Первым публично осмелился выступить один из величайших русских мыслителей, основоположник русской философии Пётр Яковлевич Чаадаев (друг Пушкина и декабристов), который в 1836 году опубликовал первую статью из своих «Философических писем» в журнале «Телескоп». В ней он, вопреки теории «официальной народности», указывал на историческую отсталость и бедственное положение России, отсутствие в ней свободной мысли, самостоятельной инициативы, её изоляцию от вселенской (католической) христианской церкви. «Мы – пробел в нравственном миропорядке», «враждебный всякому истинному прогрессу», «прошлое России – пусто, настоящее – невыносимо, а будущего у неё – нет», – такие горькие истины были непривычны для русского читателя и совсем невыносимы для власти. Выход в свет чаадаевской статьи А.И. Герцен назвал «выстрелом пушки в ночи», а её написание – «подвигом честного человека». Журнал, опубликовавший статью, был закрыт, его издатель отправлен в ссылку, а П.Я. Чаадаева по царскому приказу… объявили сумасшедшим (как уже было пророчески предсказано Грибоедовым, одним из прототипов Чацкого у которого был Чаадаев, и как не раз потом будут делать с инакомыслящими в СССР), ему запретили что-либо публиковать и выходить из дома.

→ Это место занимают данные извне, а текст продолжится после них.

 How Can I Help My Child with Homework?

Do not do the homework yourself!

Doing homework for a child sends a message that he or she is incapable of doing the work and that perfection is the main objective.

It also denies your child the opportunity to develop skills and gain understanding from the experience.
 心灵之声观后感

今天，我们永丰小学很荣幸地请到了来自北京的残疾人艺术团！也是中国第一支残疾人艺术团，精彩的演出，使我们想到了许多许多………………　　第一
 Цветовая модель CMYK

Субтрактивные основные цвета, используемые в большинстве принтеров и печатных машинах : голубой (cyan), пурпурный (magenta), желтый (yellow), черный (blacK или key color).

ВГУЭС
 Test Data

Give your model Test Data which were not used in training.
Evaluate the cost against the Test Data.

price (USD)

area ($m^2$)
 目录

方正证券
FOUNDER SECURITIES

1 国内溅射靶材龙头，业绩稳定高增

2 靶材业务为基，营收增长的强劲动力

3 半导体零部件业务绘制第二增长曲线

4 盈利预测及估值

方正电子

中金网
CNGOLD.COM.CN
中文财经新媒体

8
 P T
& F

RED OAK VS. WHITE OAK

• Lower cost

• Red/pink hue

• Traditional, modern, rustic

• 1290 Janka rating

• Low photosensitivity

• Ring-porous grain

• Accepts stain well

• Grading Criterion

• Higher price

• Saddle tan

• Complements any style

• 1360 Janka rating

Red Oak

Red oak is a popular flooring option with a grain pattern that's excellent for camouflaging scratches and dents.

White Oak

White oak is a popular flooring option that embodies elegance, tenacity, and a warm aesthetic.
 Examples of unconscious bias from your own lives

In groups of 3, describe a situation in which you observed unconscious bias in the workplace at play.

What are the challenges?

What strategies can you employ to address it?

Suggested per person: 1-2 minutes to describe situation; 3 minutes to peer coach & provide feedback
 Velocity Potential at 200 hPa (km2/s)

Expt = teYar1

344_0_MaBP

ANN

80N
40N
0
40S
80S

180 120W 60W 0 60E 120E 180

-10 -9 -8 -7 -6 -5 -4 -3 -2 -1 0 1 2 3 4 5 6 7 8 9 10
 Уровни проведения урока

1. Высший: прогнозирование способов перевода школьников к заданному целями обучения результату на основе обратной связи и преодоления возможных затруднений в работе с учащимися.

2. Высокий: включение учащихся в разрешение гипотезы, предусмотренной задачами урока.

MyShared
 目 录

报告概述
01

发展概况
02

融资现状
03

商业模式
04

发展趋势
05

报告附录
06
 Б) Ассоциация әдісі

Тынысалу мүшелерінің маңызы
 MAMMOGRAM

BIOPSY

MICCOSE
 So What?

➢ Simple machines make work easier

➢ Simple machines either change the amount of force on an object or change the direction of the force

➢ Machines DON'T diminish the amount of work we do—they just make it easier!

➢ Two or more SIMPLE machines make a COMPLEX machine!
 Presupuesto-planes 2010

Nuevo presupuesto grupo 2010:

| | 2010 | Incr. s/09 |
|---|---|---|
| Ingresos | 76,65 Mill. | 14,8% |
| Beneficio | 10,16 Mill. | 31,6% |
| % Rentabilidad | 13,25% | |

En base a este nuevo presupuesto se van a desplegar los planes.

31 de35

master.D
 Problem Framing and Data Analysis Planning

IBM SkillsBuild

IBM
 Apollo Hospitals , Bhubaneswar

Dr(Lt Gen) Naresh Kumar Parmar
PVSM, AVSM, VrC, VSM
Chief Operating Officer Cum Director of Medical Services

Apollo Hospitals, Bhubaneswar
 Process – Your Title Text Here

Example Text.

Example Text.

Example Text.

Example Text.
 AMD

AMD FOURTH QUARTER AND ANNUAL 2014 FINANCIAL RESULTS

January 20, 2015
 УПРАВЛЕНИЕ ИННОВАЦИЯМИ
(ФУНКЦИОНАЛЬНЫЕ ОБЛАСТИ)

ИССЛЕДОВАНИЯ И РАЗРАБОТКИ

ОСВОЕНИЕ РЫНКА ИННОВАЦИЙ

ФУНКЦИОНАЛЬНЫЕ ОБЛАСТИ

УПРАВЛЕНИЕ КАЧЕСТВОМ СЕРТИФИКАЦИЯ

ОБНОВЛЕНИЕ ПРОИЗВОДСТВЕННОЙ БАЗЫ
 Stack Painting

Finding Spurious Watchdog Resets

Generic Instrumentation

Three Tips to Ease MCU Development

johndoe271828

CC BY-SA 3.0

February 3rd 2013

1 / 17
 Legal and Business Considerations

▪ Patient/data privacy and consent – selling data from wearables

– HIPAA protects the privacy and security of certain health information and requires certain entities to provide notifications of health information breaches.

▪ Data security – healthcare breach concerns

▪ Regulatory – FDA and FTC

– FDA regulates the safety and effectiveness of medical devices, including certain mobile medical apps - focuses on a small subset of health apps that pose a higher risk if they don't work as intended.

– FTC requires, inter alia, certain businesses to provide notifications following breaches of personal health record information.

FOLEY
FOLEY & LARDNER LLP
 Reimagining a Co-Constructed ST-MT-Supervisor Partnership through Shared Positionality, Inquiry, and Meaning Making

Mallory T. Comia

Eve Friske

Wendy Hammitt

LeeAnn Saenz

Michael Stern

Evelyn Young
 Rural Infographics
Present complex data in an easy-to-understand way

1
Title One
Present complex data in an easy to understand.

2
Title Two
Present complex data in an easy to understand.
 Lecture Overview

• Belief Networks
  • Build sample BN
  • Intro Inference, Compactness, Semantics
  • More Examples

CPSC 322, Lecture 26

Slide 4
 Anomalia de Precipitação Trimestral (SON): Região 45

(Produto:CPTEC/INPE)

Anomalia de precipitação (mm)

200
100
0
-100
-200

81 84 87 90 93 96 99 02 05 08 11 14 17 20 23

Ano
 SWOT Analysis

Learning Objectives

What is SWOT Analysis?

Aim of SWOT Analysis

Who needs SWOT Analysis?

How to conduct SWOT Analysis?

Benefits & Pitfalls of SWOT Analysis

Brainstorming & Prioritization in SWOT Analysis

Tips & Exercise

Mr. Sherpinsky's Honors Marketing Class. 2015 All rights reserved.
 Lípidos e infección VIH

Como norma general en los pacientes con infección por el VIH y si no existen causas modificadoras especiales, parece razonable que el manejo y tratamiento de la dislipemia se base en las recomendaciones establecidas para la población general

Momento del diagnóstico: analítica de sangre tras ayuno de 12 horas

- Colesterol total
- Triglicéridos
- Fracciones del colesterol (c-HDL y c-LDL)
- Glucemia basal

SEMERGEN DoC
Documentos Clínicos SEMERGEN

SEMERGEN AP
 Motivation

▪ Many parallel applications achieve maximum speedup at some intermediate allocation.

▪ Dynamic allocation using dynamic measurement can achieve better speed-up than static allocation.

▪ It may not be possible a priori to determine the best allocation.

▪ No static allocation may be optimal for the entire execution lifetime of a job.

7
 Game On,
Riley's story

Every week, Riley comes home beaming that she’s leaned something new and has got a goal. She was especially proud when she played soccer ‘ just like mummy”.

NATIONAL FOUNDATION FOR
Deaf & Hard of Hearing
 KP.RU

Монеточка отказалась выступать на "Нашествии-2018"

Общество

Если ответом власти на выступление Чаадаева, разумеется, явились репрессии, то ответом общества – начало знаменитого спора между «западниками» и «славянофилами» (спора, который продолжается, немного меняя форму, и по сей день). И «западники», и «славянофилы», однако, относились к одной духовной среде, одинаково глубоко ненавидели рабство и унижение человеческого достоинства со стороны николаевского режима и одинаково требовали отмены крепостного права. И те и другие бились над решением одного и того же вопроса – как преодолеть указанную Чаадаевым отсталость и несвободу русской жизни, но ответы давали разные: идти общим путём с Европой, догоняя её (западники), или же найти в самобытности, непроявленности сил русского народа залог будущего величия России (славянофилы). Не зря примыкавший в те годы к «западникам» Герцен подчёркивал: «Наше сердце билось одно, но головы, как у двуликого Януса, смотрели в разные стороны». И славянофилы, и западники создали себе своего рода утопии, только утопия славянофилов находилась в прошлом (Московское царство XVII века до Петра I), а утопия западников – на современном Западе. Одни противопоставляли идеальную Древнюю Русь (вымышленную) порокам реального Запада, другие противопоставляли западные идеалы гуманности и свободы бедствиям современной России. А.И. Герцен писал о западниках: «Европа нужна нам как идеал, как упрёк, как благой пример; если она не такая – её надо выдумать».